1. Get your tailored clothing (e.g., suits, sport coats, trousers) professionally altered by a trained tailor. This rules out most dry cleaners.

2. And yes, men wear “trousers,” not “pants,” and certainly not “slacks.” The only exceptions to this nomeclature are the names of certain species of trousers that have specific traditional fabrications or uses (e.g., chinos, khakis, plus-fours, jodhpurs, jeans, dungarees, etc.).

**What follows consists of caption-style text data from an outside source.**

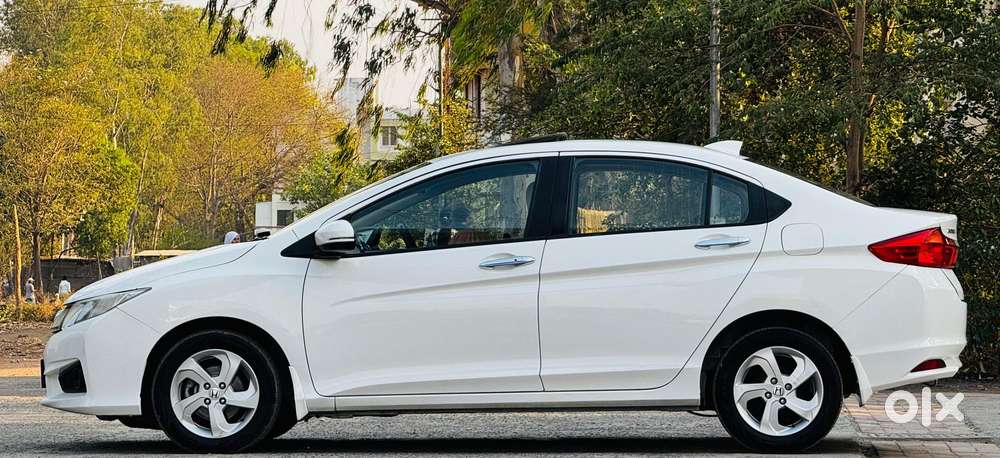 Honda City 2014-2015 I Dtec Vx, 2014, Diesel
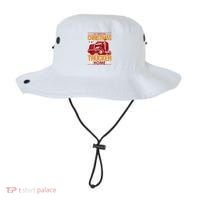 All I Want For Christmas Is My Trucker Home Bucket Hat thumb 0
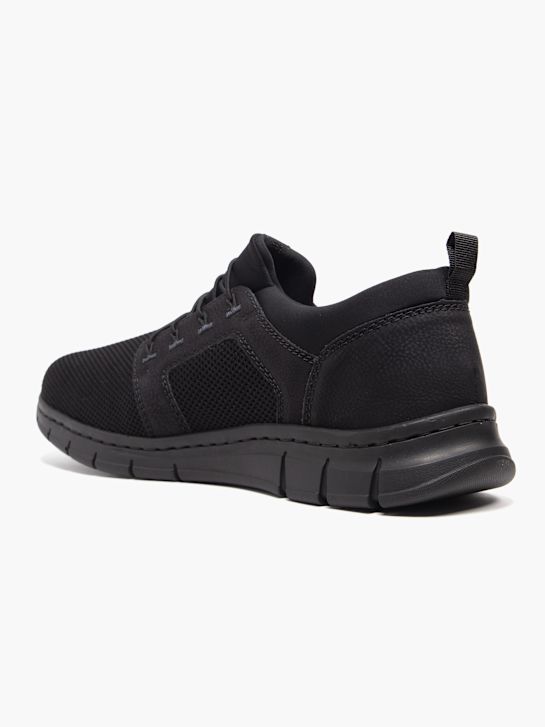 rieker slip-on trainer nero deichmann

3. You know that little label (or labels) sewn to the left sleeve of a suit or sport coat (and sometimes overcoats), the one that has the maker’s name on it or says something like “100% Cashmere”? You do? Good, now listen up: that label is meant to be removed when the garment is altered—it is only placed on the coat to make it easier to see which company made it, or what the fabric is, while the coat is hanging in the store. That’s why it is lightly tacked and not sewn down. Leaving it on the jacket, or even worse, having it sewn on more securely, is the indelible mark of a complete twat.

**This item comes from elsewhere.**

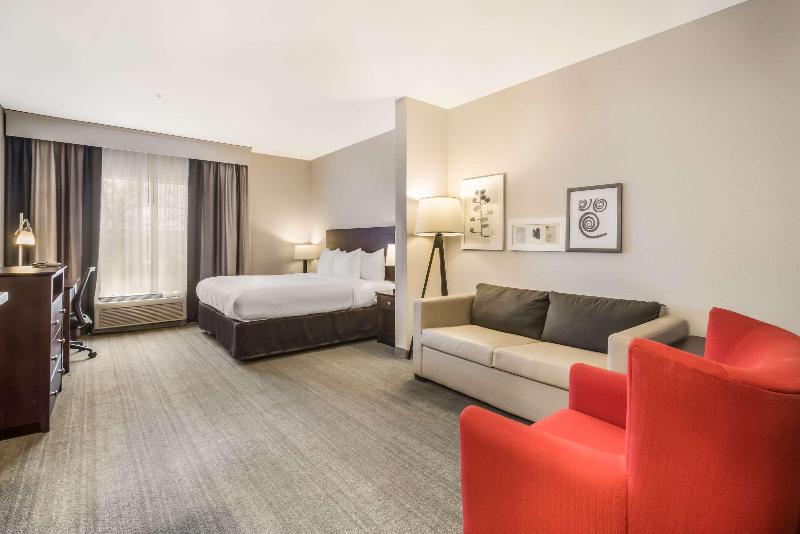 Стандартный Номер Кровать Кинг, Comfort Inn & Suites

4. Pocket squares should never extend more than one inch above the breast pocket (and if square-folded white linen, preferably half an inch).

5. Wearing an expensive pen in the outside breast pocket of your suit or sport coat marks you out as an ass.

6. Pleated trousers should always be cuffed. No exceptions.

7. Forward pleated trousers are more flattering than reverse pleated trousers. Just make sure they fit correctly.

8. Pleated trousers should be worn at the waist, not the hips. If worn at the hips, the pleats will gap and you will look like a clown.

9. Buttoning jackets: Single-breasted two-button: button only the top button. Single-breasted three-button: if the jacket rolls to the middle, only button the middle button; if the jacket rolls to the top button, throw the jacket away and buy one that rolls to the middle. Single-breasted one-button: it had better be a dinner suit, else you’re a twit. Double-breasted: if six-button, two-to-button, only button the top button; if it’s anything else, throw it away and buy a six-to-two.

10. Skinny jeans: if you are not in a band and under the age of 25, don’t.